Season snapshot
| Item | Detail |
|---|
| Races | 22 |
| Drivers' champion | Max Verstappen |
| Drivers' runner-up | Sergio Perez |
| Drivers' third place | Lewis Hamilton |
| Constructors' champion | Red Bull Racing Honda RBPT |
| Constructors' runner-up | Mercedes |
| Constructors' third place | Ferrari |
Championship podiums
Drivers
| Pos. | Driver | Team | Points |
|---|
| 1 | Max Verstappen | Red Bull Racing Honda RBPT | 575 |
| 2 | Sergio Perez | Red Bull Racing Honda RBPT | 285 |
| 3 | Lewis Hamilton | Mercedes | 234 |
Constructors
| Pos. | Team | Points |
|---|
| 1 | Red Bull Racing Honda RBPT | 860 |
| 2 | Mercedes | 409 |
| 3 | Ferrari | 406 |
Calendar and key rounds
- Bahrain opened the season with Verstappen on pole and a Red Bull one-two, which immediately set the pace gap for the year.
- Saudi Arabia repeated the pattern through Perez's pole-to-win weekend and confirmed that Red Bull's opening form was not a one-off.
- Qatar became the defining turning point when Verstappen sealed his third drivers' title in the Sprint.
- Las Vegas added a new race to the calendar and showed that Red Bull could control even a fresh street circuit package.

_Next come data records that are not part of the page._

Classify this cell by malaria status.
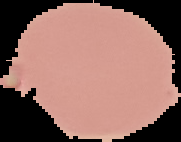

Uninfected.

Summary:
  - Image size: 181×142 pixels
  - Preparation: thin blood film
  - Image type: cell region segmented out of the field of view; surrounding area masked to black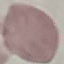 Result: negative for malaria parasites. Acquired by smartphone through the microscope eyepiece. Thin blood smear. Cell patch, automatically extracted from a larger field of view and resized to 64 × 64 pixels. Giemsa stain.Describe the morphology of the erythrocytes.
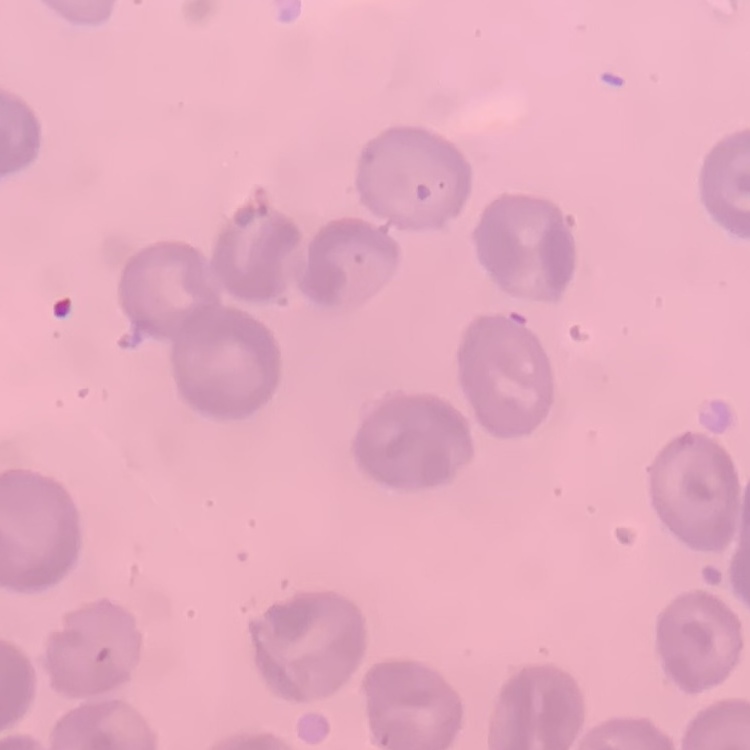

Technical and sporting mainline
The season closed the first phase of the current ground-effect era. Red Bull's aero efficiency, tyre usage, and race pace set the benchmark, while Ferrari, McLaren, Aston Martin, and Mercedes kept trading places behind them as upgrade timing and tyre behaviour shaped the midfield and podium fight.
Historical significance
Red Bull won 21 of the 22 races, and Verstappen's 575-point season turned 2023 into one of the most dominant campaigns in Formula 1 history. The title fight was effectively decided early, but the race for the positions behind Red Bull still gave the year a clear competitive arc.